» **Dataset**:
# # # # # # #

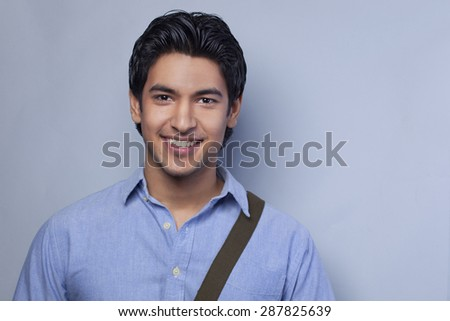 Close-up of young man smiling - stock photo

# # # # # # #

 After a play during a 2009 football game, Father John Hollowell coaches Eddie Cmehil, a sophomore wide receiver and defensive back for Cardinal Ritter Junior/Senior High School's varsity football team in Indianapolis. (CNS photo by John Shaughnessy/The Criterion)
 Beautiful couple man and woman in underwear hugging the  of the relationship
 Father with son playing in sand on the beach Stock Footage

# # # # # # #

» **Exercise aim**: Look over the listing and say how many lines hold the string "Father". Nothing but the number is needed.

» **Response**: 2